Written problem A | In the court case extract, who was the first witness to testify for the plaintiffs?
Written problem B | Extend the court case extract about the lost cardamom bags, picking up right after its final sentence.

Document extract |
10. The following issues were raised and settled at the trial :

(1) Were 8 bags of small cardamoms booked under the Railway Receipt No. C.558753, dated 10th April, 1964?

(2) Have the plaintiffs Nos. 1 and/or 2 any cause of action against the defendant?

(3) Has this Court jurisdiction to entertain this suit?

(4) Were the goods lost due to circumstances beyond the control of the defendant as alleged in paragraph 9 of the written statement?

(5) Is the value of the said 8 bags of cardamoms Rs. 10,017/- as alleged?

(6) To what relief, if any, are the plaintiffs entitled?

11. The first witness to depose on behalf of the plaintiffs was one Paramgir. He is an employee of the plaintiff No. 2 and had been so employed at the relevant time. He used to book goods by railway on behalf of the plaintiff No. 2. He proved the railway receipt dated 10th April, 1964 (Exhibit A) and stated that the consignment mentioned in the document was booked by him. He stated that 8 bags of small cardamoms were delivered by him to the Railways. The said bags were filled by himself and porters and were stitched in his presence. He also weighed the bags and such weights have been correctly mentioned in the Receipt.

Information supplied |
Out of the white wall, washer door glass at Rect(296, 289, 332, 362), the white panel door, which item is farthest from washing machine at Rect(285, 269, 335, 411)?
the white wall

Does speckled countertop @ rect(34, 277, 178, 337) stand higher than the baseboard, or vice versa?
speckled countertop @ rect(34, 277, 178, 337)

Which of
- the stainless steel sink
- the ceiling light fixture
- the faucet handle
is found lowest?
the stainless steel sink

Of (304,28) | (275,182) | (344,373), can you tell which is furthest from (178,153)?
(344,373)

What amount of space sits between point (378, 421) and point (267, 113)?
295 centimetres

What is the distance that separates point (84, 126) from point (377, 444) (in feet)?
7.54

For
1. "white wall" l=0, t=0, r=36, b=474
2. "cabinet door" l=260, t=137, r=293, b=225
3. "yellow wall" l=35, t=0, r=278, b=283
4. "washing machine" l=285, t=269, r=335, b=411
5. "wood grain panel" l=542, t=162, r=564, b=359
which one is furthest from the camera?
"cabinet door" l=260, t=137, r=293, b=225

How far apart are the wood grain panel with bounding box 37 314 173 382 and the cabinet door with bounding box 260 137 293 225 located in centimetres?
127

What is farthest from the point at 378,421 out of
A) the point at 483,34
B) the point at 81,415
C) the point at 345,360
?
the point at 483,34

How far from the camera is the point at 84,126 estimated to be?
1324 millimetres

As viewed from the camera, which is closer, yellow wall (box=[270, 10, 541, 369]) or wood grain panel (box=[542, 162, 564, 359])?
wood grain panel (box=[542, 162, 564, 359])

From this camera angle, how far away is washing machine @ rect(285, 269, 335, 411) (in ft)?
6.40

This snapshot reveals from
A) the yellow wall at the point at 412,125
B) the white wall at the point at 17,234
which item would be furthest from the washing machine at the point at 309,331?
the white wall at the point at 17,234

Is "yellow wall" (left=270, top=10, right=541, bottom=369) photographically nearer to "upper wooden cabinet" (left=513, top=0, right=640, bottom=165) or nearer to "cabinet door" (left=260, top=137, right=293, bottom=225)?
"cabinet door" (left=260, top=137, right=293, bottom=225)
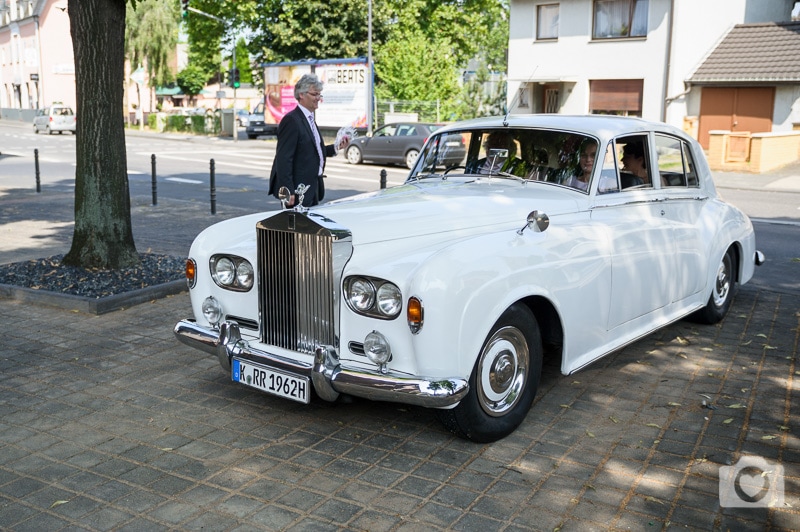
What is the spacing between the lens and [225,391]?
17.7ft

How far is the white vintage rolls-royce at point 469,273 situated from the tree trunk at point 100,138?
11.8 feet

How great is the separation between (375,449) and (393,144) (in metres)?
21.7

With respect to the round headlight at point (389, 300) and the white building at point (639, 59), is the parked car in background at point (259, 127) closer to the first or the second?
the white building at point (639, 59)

==

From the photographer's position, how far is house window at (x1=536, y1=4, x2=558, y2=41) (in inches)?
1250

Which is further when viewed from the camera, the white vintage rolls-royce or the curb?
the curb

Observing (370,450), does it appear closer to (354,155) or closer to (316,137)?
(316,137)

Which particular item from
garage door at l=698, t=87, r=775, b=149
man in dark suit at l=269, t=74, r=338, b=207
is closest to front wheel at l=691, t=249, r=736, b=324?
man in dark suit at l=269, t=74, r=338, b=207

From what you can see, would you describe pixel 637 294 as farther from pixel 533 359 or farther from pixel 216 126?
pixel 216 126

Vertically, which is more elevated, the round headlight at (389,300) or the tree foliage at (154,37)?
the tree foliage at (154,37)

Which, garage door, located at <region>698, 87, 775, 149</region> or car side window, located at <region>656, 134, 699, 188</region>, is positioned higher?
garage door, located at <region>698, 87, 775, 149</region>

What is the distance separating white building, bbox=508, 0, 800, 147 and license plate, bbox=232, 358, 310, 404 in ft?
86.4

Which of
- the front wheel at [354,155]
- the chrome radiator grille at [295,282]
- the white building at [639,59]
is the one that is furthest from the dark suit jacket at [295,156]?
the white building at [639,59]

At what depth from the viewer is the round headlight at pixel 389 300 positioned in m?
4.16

Exercise output A | Paramgir.

Exercise output B |
12. In cross-examination, he stated that the plaintiff No. 2 maintained books of accounts and the despatch of the particular consignment would be recorded in the said books. The bags were stitched after they were filled up and before despatch paint was applied along the stich so that the bags may not be tampered with.

13. The next witness to depose on behalf of the plaintiff was one Satyanarayan Saraff. He is an employee of the plaintiff No. 1 since 1953. He knew the plaintiff No. 2 who had business transactions with theplaintiff No. 1 for a long time. According to him, in respect of goods despatched the plaintiff No. 1 would send the relevant Railway Receipt along with a Hundi through the Bank. On payment the plaintiff No. 1 would obtain the Railway Receipt. For the Railway Receipt in the instant case (Exhibit A) the plaintiff No. 1 paid a sum of Rs. 5000/- to the Bank after which the Receipt was endorsed in favour of the former.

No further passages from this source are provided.